Begin Data for the task

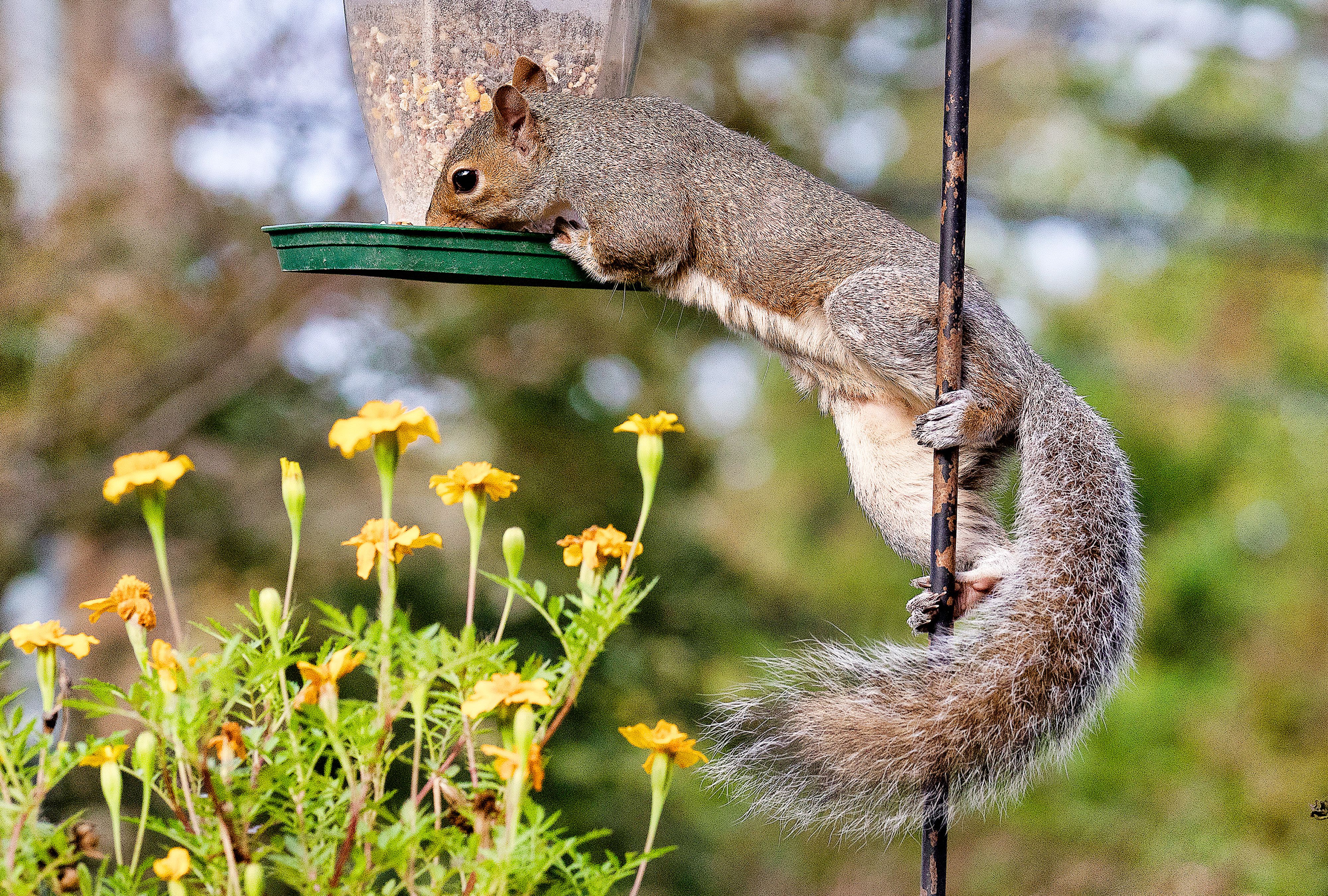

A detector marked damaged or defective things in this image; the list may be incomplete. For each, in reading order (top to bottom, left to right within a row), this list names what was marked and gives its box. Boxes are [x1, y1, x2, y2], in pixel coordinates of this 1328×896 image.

rusty black pole [924, 0, 977, 892]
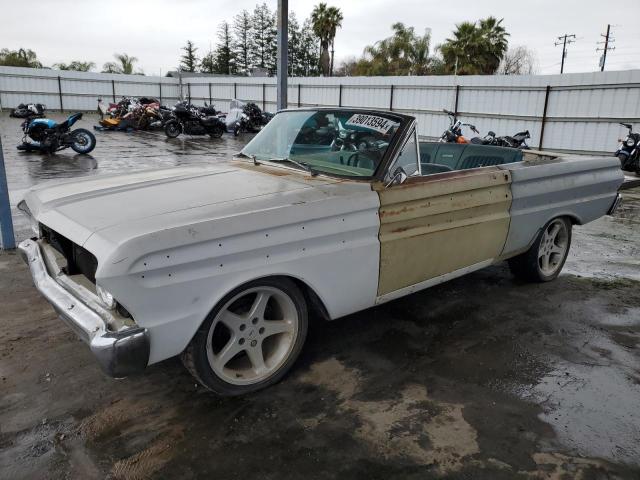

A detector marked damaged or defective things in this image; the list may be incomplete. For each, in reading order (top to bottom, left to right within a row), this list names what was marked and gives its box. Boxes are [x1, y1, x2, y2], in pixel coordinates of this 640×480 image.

rust patch on door [372, 168, 512, 296]
damaged front bumper [17, 238, 150, 376]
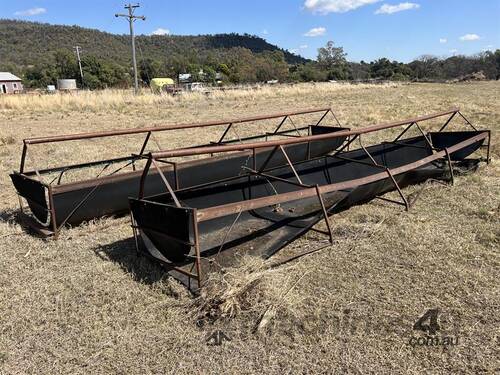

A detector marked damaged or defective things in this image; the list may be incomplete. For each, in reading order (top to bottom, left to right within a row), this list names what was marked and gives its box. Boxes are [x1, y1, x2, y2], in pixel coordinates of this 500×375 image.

rust on steel [23, 108, 332, 146]
rusty metal cattle feeder [12, 108, 348, 238]
rust on steel [152, 108, 460, 159]
rusty metal cattle feeder [130, 108, 492, 290]
rust on steel [195, 131, 488, 222]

End Data for the task

What you have to do> Retype every line of the listing above without any changes, leaving the pictures out.

Answer to the task>
A detector marked damaged or defective things in this image; the list may be incomplete. For each, in reading order (top to bottom, left to right within a row), this list names what was marked and gives its box. Boxes are [x1, y1, x2, y2], in pixel coordinates of this 1328×896 image.

rusty black pole [924, 0, 977, 892]

A detector marked damaged or defective things in this image; the list may be incomplete. For each, in reading order (top to bottom, left to right within a row), this list names what was marked and gives its box. Boxes are [x1, y1, x2, y2], in pixel coordinates of this 640×480 image.

rust patch on door [372, 168, 512, 296]
damaged front bumper [17, 238, 150, 376]

A detector marked damaged or defective things in this image; the list may be incomplete. For each, in reading order (top to bottom, left to right within a row), this list names what was marked and gives its box. Boxes are [x1, y1, x2, y2], in pixel coordinates of this 500×375 image.

rust on steel [23, 108, 332, 146]
rusty metal cattle feeder [12, 108, 348, 238]
rust on steel [152, 108, 460, 159]
rusty metal cattle feeder [130, 108, 492, 290]
rust on steel [195, 131, 488, 222]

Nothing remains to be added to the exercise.